Diagnosis and management of the growing teratoma syndrome: A single-center experience and review of the literature
Publication date: Available online 13 November 2018
Source: Urologic Oncology: Seminars and Original Investigations
Author(s): Pia Paffenholz, David Pfister, Vsevolod Matveev, Axel Heidenreich
To evaluate the diagnostic, surgical as well as oncological outcome of patients with a growing teratoma syndrome.
Material and methods
We performed a retrospective analysis including 680 patients with advanced nonseminomatous germ cell tumors who underwent a postchemotherapy retroperitoneal lymph node dissection. The peri- and postoperative outcome of 22 patients (3%) that fulfilled the criteria of a growing teratoma syndrome were analyzed: nonseminomatous germ cell tumors with increasing tumor size during or after chemotherapy despite normalized or decreasing tumor markers.
The median tumor diameter at time of surgery was 6 cm (4–12.2). For a complete resection of the residual masses, adjunctive surgery had to be performed in 4 (18%) patients: resection of the abdominal aorta, inferior vena cava or renal vein with graft replacement, nephrectomy and resection of parts of the intestine. Eight postoperative complications occurred in 5 (23%) patients, with 4/8 of these complications affecting only one patient. Fifty percent of all complications were classified as Clavien-Dindo grade III or IV. After a median follow-up of 25 months, relapse occurred in 2 patients (9%); all but one patient is alive resulting in an overall survival of 95.5%.
The growing teratoma syndrome is a rare phenomenon among patients with advanced nonseminomatous germ cell tumors and necessitates complete surgical resection of the masses with curative intention. Due to its complexity and potential adjunctive surgery, the treatment should be performed in tertiary referral centers only.

_REQUIRED ACTION 1_:
Answer these questions from the teratoma abstract:
(a) How many patients with advanced nonseminomatous germ cell tumors were included in the retrospective analysis?
(b) What was the median tumor diameter at the time of surgery?
(c) How long was the median follow-up?
_REQUIRED ACTION 2_: Please quote the teratoma abstract starting at "Diagnosis and management" and ending at "growing teratoma syndrome.".

(Source records)
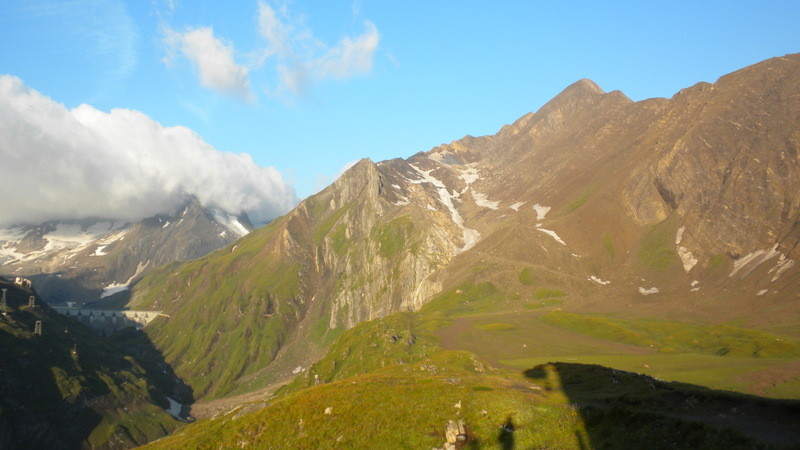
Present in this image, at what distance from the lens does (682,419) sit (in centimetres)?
3419

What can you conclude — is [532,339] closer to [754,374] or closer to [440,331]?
[440,331]

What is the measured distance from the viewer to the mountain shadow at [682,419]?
99.1 ft

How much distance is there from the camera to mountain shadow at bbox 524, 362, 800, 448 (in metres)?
30.2

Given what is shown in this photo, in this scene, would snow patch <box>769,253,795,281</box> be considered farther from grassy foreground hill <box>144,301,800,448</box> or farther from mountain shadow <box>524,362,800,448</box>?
mountain shadow <box>524,362,800,448</box>

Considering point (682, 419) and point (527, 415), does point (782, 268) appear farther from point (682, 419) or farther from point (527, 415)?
point (527, 415)

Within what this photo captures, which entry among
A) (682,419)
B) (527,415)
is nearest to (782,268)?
(682,419)

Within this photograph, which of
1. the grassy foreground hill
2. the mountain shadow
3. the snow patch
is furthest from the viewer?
the snow patch

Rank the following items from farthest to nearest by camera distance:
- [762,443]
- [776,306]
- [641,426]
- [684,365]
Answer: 1. [776,306]
2. [684,365]
3. [641,426]
4. [762,443]

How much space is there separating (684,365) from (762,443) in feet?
295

_EXPECTED OUTPUT 1_:
(a) 680
(b) 6 cm
(c) 25 months

_EXPECTED OUTPUT 2_:
Diagnosis and management of the growing teratoma syndrome: A single-center experience and review of the literature
Publication date: Available online 13 November 2018
Source: Urologic Oncology: Seminars and Original Investigations
Author(s): Pia Paffenholz, David Pfister, Vsevolod Matveev, Axel Heidenreich
To evaluate the diagnostic, surgical as well as oncological outcome of patients with a growing teratoma syndrome.